> Description of the task
Return each line of the listing below that contains the word "shirt".

BEGIN Data section

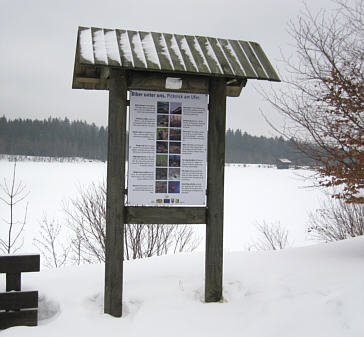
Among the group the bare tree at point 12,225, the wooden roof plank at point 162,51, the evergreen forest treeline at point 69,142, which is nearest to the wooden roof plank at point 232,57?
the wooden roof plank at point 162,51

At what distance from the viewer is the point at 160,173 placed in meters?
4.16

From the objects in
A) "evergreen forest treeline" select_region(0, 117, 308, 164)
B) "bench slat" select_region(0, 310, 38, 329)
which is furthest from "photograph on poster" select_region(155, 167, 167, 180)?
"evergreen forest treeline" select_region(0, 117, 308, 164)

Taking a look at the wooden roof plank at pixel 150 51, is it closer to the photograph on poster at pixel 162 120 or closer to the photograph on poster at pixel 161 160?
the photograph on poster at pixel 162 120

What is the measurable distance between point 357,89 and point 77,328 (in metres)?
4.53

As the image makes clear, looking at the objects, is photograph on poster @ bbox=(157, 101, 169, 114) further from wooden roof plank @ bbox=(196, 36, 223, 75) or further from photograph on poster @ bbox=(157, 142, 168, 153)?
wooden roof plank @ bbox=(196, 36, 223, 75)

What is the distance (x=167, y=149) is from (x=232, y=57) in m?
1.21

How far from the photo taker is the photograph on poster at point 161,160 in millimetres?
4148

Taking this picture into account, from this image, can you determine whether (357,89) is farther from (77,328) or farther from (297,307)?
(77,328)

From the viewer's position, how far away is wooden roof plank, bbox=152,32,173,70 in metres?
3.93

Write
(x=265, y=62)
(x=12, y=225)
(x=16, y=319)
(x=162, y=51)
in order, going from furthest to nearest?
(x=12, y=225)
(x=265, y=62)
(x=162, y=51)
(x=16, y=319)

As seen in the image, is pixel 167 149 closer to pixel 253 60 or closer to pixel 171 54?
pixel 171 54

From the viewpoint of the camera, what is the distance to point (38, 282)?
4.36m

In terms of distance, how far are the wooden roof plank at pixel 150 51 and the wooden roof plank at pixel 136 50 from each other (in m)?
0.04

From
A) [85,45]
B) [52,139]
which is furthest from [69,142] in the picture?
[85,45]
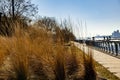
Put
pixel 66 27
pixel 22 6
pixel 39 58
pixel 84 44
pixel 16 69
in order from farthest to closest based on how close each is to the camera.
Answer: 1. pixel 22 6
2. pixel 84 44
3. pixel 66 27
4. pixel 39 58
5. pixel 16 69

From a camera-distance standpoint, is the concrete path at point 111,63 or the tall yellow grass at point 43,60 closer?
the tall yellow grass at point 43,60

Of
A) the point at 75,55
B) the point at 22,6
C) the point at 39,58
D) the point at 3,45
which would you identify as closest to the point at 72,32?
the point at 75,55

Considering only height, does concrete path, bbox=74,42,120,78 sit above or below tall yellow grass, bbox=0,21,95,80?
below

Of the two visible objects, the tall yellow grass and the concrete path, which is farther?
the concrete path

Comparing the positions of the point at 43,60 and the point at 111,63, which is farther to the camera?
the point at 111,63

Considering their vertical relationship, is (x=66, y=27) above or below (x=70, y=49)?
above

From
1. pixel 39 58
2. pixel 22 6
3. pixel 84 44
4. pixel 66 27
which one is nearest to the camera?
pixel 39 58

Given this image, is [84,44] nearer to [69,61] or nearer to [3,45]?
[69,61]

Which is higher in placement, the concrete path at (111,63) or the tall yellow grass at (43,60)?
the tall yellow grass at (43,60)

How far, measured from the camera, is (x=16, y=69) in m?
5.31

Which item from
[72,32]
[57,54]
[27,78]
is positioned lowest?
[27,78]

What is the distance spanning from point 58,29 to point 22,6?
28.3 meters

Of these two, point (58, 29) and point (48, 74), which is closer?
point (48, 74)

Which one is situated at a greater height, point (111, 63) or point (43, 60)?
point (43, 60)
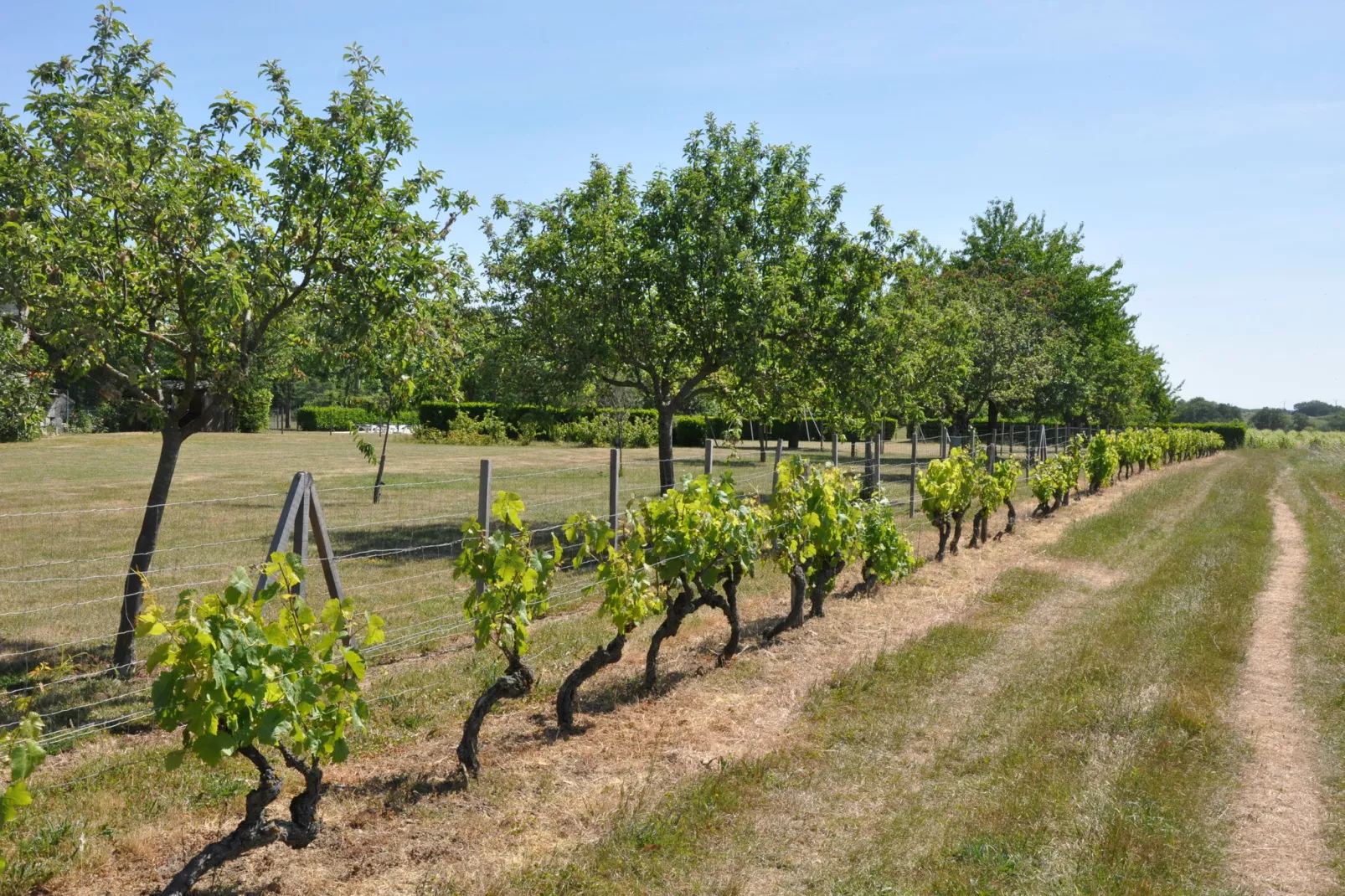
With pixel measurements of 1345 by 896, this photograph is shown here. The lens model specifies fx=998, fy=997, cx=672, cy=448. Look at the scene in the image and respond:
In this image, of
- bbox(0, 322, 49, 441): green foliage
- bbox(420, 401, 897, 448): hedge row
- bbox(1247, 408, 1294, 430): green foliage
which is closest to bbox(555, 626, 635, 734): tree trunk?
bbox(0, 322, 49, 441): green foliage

END Data section
BEGIN Data section

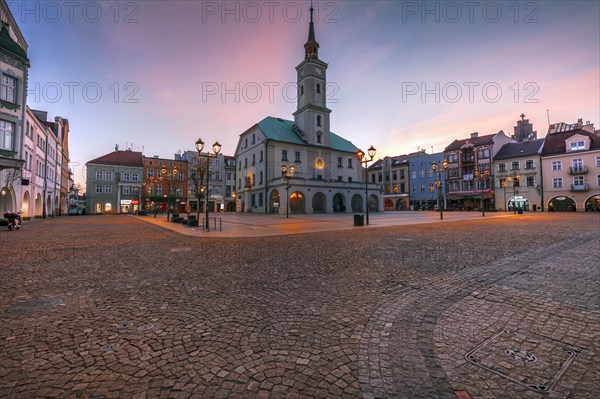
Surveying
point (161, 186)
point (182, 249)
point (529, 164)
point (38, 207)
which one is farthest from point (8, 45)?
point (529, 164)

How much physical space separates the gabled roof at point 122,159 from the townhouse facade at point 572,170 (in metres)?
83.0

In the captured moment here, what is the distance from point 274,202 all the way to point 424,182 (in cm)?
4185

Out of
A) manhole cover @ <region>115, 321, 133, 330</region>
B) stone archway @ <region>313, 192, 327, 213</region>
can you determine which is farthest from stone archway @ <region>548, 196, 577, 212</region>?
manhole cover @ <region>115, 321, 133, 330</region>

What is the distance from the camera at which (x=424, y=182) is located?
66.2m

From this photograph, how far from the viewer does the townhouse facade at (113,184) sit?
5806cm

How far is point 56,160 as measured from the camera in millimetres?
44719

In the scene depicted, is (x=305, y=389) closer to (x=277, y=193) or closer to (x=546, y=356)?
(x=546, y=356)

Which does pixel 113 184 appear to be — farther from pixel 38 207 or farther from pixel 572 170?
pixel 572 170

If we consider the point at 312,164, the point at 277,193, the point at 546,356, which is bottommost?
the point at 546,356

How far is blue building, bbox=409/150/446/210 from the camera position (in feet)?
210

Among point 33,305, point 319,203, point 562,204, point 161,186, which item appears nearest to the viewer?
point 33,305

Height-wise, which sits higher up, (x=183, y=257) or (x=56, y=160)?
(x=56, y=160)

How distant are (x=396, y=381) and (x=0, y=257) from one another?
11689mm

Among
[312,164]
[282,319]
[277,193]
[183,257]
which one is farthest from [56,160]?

END Data section
BEGIN Data section

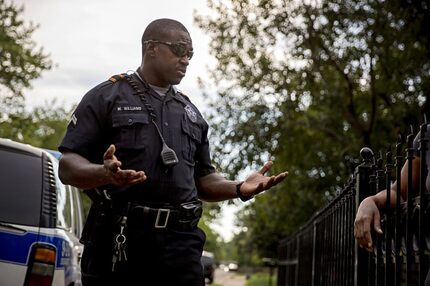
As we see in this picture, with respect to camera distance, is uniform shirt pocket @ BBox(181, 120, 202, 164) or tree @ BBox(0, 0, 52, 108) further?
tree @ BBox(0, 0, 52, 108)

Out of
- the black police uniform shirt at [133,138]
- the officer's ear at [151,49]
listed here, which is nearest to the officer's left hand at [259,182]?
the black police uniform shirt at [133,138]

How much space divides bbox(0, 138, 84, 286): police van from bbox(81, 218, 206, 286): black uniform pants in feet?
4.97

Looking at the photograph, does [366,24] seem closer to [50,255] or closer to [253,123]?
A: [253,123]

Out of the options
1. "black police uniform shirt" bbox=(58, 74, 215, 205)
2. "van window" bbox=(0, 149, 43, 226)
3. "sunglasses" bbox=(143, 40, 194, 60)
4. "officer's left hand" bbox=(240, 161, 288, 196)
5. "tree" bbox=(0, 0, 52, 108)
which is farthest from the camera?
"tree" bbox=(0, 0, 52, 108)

END Data section

> Result
As we see in this picture, with respect to camera distance, is uniform shirt pocket @ BBox(181, 120, 202, 164) or tree @ BBox(0, 0, 52, 108) further?
- the black police uniform shirt at [133,138]
the black police uniform shirt at [133,138]
1. "black police uniform shirt" bbox=(58, 74, 215, 205)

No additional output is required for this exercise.